◆ **Selected passage**
···

Optional display alias if using the query in Explore or dashboard:

alias(telegraf.linux-demo.cpu.usage_active, ‘CPU Active %’)

For alerting, the plain metric path is usually cleaner:

telegraf.linux-demo.cpu.usage_active

Set relative time range:

From: 5m To: now

Step C: Add Reduce Expression

Click:

Add expression

Expression type:

Reduce

Input:

A

Function:

Mean

Name it:

B

Meaning:

Grafana takes CPU usage data from the last 5 minutes and calculates the average.

Step D: Add Threshold Expression

Click:

Add expression

Expression type:

Threshold

Input:

B

Condition:

IS ABOVE 80

Name it:

C

Set alert condition to:

C

Step E: Evaluation Behavior

Set:

Folder: Linux Monitoring Alerts Evaluation group: linux-alerts-1m Evaluate every: 1m Pending period: 2m

Meaning:

Grafana checks every 1 minute. If CPU average stays above 80% for 2 minutes, alert fires.

···

◆ **Given material**
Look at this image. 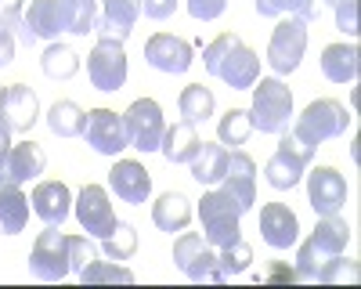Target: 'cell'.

···

◆ **Work instructions**
Copy the Grafana alert setup passage word for word, between "Step E: Evaluation" and "minutes, alert fires.", inclusive.

◆ **Written response**
Step E: Evaluation Behavior

Set:

Folder: Linux Monitoring Alerts Evaluation group: linux-alerts-1m Evaluate every: 1m Pending period: 2m

Meaning:

Grafana checks every 1 minute. If CPU average stays above 80% for 2 minutes, alert fires.